(Collected data entries)

*** Begin section ***

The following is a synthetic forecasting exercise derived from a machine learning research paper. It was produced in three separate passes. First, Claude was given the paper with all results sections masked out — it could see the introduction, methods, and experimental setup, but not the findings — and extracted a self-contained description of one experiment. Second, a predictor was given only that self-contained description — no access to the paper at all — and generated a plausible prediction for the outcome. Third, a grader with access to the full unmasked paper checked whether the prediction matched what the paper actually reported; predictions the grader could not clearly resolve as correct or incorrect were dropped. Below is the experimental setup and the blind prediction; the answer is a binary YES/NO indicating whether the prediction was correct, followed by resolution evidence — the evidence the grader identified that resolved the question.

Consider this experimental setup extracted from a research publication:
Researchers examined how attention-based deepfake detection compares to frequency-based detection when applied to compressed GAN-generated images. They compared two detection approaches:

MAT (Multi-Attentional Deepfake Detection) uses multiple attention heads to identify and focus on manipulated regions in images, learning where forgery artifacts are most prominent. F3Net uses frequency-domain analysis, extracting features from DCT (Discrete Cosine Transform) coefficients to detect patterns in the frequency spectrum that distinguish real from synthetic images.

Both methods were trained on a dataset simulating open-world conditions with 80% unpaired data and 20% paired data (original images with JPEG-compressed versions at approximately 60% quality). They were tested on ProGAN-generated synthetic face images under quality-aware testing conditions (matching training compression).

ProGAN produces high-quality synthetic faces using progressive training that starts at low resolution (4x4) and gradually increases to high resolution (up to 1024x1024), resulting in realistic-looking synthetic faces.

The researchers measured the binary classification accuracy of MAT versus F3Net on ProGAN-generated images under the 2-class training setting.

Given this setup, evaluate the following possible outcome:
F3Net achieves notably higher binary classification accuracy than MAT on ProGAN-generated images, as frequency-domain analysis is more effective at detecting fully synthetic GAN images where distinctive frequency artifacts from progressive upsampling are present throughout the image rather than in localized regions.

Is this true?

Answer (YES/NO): NO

*** End section ***

The task:
An exact copy of every record is what the answer must contain.

Written solution:
The following is a synthetic forecasting exercise derived from a machine learning research paper. It was produced in three separate passes. First, Claude was given the paper with all results sections masked out — it could see the introduction, methods, and experimental setup, but not the findings — and extracted a self-contained description of one experiment. Second, a predictor was given only that self-contained description — no access to the paper at all — and generated a plausible prediction for the outcome. Third, a grader with access to the full unmasked paper checked whether the prediction matched what the paper actually reported; predictions the grader could not clearly resolve as correct or incorrect were dropped. Below is the experimental setup and the blind prediction; the answer is a binary YES/NO indicating whether the prediction was correct, followed by resolution evidence — the evidence the grader identified that resolved the question.

Consider this experimental setup extracted from a research publication:
Researchers examined how attention-based deepfake detection compares to frequency-based detection when applied to compressed GAN-generated images. They compared two detection approaches:

MAT (Multi-Attentional Deepfake Detection) uses multiple attention heads to identify and focus on manipulated regions in images, learning where forgery artifacts are most prominent. F3Net uses frequency-domain analysis, extracting features from DCT (Discrete Cosine Transform) coefficients to detect patterns in the frequency spectrum that distinguish real from synthetic images.

Both methods were trained on a dataset simulating open-world conditions with 80% unpaired data and 20% paired data (original images with JPEG-compressed versions at approximately 60% quality). They were tested on ProGAN-generated synthetic face images under quality-aware testing conditions (matching training compression).

ProGAN produces high-quality synthetic faces using progressive training that starts at low resolution (4x4) and gradually increases to high resolution (up to 1024x1024), resulting in realistic-looking synthetic faces.

The researchers measured the binary classification accuracy of MAT versus F3Net on ProGAN-generated images under the 2-class training setting.

Given this setup, evaluate the following possible outcome:
F3Net achieves notably higher binary classification accuracy than MAT on ProGAN-generated images, as frequency-domain analysis is more effective at detecting fully synthetic GAN images where distinctive frequency artifacts from progressive upsampling are present throughout the image rather than in localized regions.

Is this true?

Answer (YES/NO): NO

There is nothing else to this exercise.